After the resounding success of the Sharjah International Book Fair in the UAE, extolling a message of cultural tolerance and publishing freedom, the Arab literary arena was this week plunged into controversy once more as the Kuwait International Literary Festival kicked off.
Running November 14 through 24 the Kuwait event was already standing in the shadow of on-going censorship crisis, with almost 4,000 books banned in the country in the past few years.
Any hope that the tide had turned and the Kuwait book fair might prove a beacon of hope were extinguished yesterday as almost 1,000 books were banned as the fair launched.
Festival chief Saad al-Anzi confirmed the Kuwaiti information ministry had banned 948 books, including Dostoyevsky’s The Brothers Karamazov, Victor Hugo’s The Hunchback of Notre-Dame and Gabriel Garcia Marquez’s One Hundred Years of Solitude.
As reported here at TNPS in September, other banned books include The Little Mermaid, but also many Arab novels which are widely available in other Arab states.

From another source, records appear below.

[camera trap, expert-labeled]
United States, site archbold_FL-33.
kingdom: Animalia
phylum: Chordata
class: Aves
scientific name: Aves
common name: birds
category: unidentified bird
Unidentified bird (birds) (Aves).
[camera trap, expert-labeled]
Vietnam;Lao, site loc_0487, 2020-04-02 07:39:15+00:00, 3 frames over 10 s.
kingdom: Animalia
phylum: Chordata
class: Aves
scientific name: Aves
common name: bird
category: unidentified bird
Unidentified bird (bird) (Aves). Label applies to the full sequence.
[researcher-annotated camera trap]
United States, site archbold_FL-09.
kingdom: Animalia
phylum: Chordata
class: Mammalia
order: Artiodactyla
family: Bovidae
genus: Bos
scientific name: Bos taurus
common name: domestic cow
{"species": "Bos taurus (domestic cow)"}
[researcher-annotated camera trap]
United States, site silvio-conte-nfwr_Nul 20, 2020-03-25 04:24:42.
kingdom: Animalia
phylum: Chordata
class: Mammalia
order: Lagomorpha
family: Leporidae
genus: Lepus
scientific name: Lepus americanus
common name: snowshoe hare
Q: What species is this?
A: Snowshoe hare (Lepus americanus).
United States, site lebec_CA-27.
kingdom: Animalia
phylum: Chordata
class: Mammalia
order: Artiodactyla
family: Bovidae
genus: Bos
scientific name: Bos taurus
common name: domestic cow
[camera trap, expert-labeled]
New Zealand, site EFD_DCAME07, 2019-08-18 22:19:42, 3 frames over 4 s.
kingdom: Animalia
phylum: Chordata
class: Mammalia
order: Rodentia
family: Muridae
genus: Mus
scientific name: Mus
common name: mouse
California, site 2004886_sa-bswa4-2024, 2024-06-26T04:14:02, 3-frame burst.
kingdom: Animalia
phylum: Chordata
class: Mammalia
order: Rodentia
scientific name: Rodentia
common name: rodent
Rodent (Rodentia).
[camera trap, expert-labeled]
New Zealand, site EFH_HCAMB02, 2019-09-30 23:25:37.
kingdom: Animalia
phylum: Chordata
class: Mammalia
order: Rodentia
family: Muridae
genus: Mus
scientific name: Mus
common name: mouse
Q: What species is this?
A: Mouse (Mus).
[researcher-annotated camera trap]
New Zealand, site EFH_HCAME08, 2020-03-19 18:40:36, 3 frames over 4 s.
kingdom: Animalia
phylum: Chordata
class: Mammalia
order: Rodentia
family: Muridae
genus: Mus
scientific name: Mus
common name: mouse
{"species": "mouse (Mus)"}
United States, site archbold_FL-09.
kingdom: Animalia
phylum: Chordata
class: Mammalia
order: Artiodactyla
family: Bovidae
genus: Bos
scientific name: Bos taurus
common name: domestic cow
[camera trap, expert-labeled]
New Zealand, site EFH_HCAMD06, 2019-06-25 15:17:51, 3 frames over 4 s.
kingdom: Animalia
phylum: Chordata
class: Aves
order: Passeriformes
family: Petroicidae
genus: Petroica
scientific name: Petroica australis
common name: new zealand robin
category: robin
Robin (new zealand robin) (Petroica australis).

All titles on show at the Kuwait festival are screened by a censorship committee, but the grounds for banning a given book seem to be largely down to individual preferences of the committee members, based likely on a misunderstanding of the book’s content.
France24 summed up the current scene in Kuwait thus:
Through the 1970s and 1980s, Kuwait was a regional publishing hub, home to the high-brow, pan-Arab cultural journal Al-Arabi and a string of popular scientific and literary books.
But in recent years, religious conservatives and tribal leaders have gained ground in parliament, paralleled by changing societal trends. Kuwait is the only Gulf state with elected lawmakers.